> **EXERCISE PROMPT**: With the pictures omitted, write out the entries that follow exactly as they stand.
[DATASET — start]
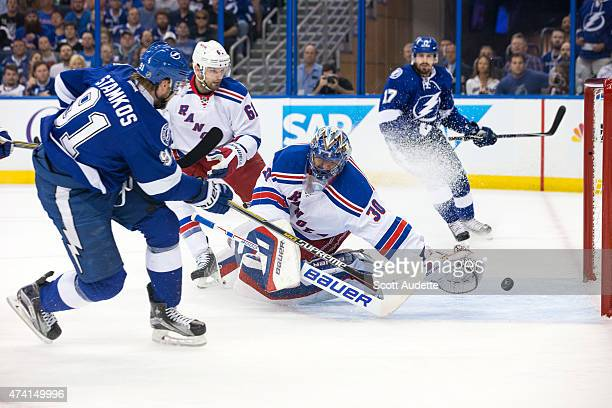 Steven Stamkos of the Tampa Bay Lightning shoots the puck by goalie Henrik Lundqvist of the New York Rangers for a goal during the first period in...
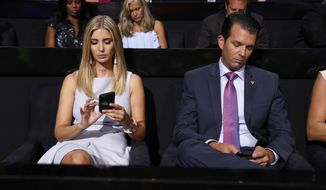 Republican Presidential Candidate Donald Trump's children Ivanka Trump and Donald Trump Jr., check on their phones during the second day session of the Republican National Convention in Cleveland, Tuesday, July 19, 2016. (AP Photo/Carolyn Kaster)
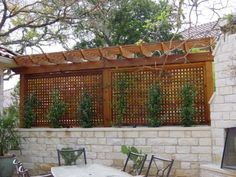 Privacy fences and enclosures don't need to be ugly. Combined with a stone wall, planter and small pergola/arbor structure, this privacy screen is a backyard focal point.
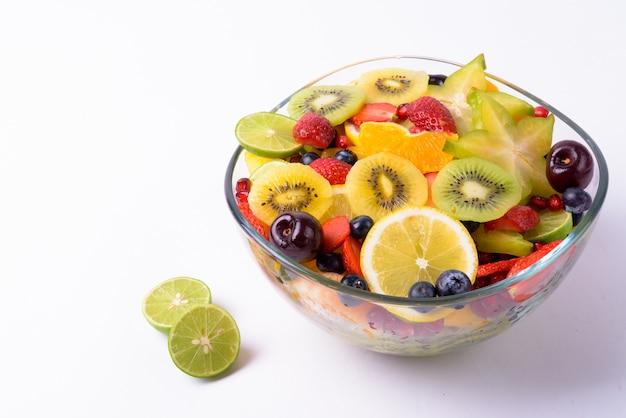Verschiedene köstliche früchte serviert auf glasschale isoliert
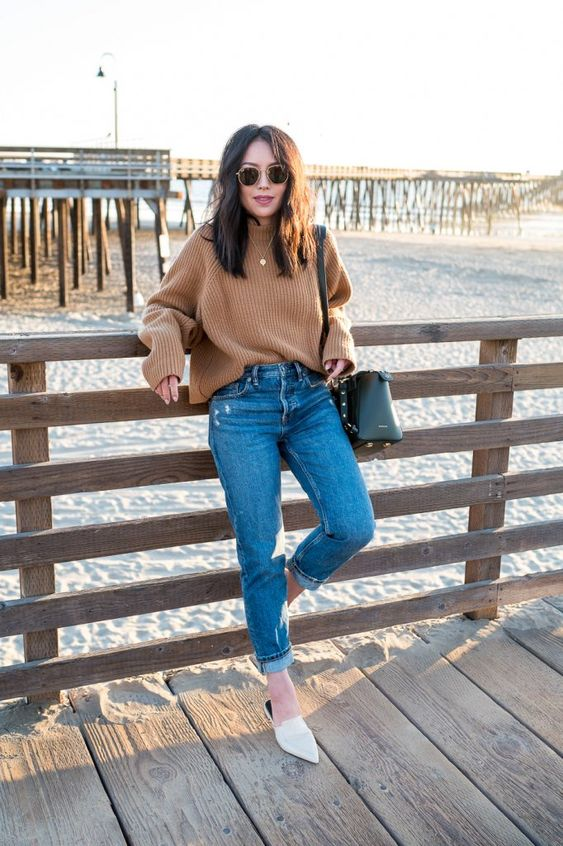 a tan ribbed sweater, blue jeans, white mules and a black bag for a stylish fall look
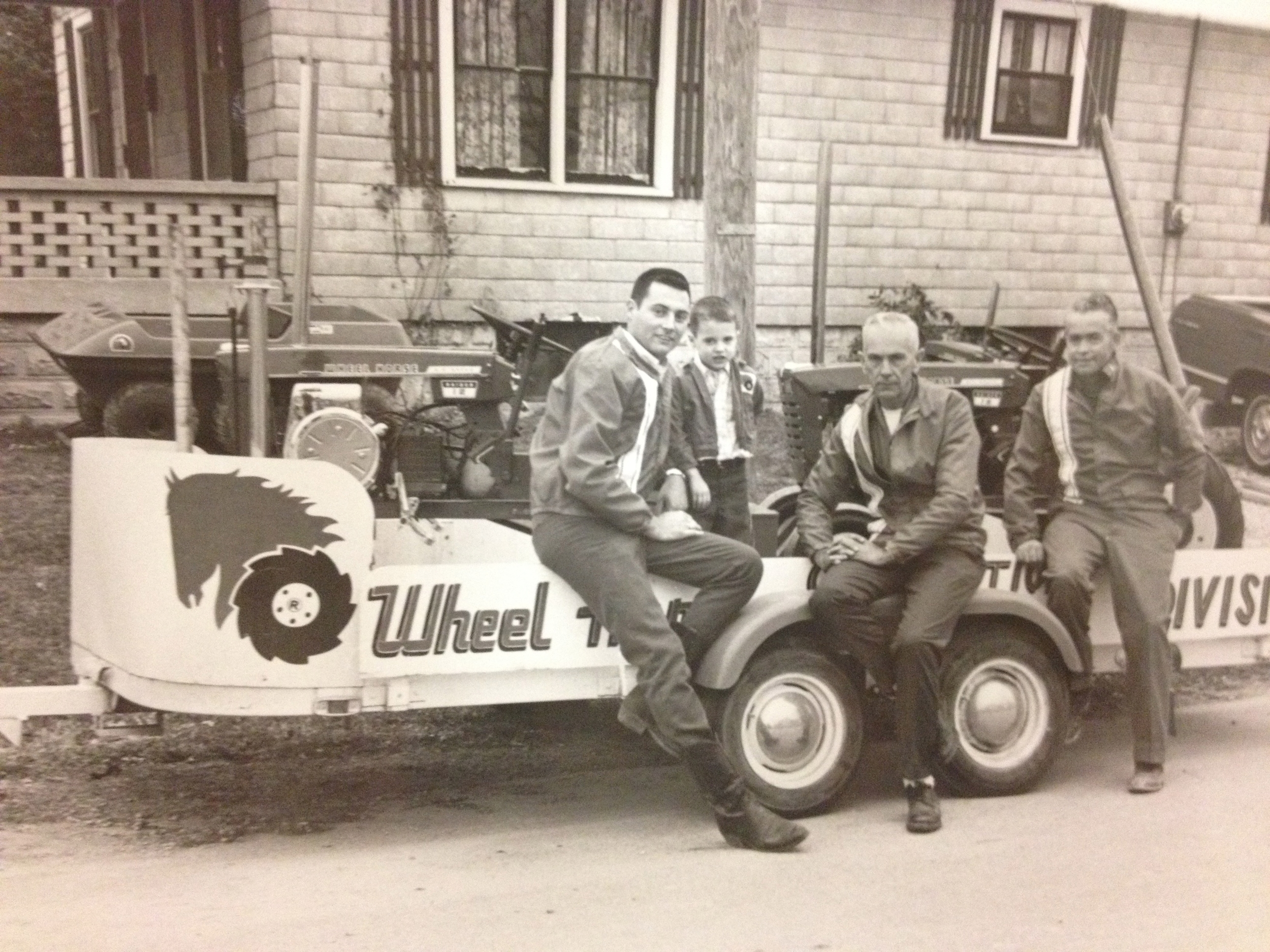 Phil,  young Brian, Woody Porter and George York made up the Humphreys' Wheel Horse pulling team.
[DATASET — finish]
> **EXPECTED ANSWER**:
 Steven Stamkos of the Tampa Bay Lightning shoots the puck by goalie Henrik Lundqvist of the New York Rangers for a goal during the first period in...
 Republican Presidential Candidate Donald Trump's children Ivanka Trump and Donald Trump Jr., check on their phones during the second day session of the Republican National Convention in Cleveland, Tuesday, July 19, 2016. (AP Photo/Carolyn Kaster)
 Privacy fences and enclosures don't need to be ugly. Combined with a stone wall, planter and small pergola/arbor structure, this privacy screen is a backyard focal point.
Verschiedene köstliche früchte serviert auf glasschale isoliert
 a tan ribbed sweater, blue jeans, white mules and a black bag for a stylish fall look
 Phil,  young Brian, Woody Porter and George York made up the Humphreys' Wheel Horse pulling team.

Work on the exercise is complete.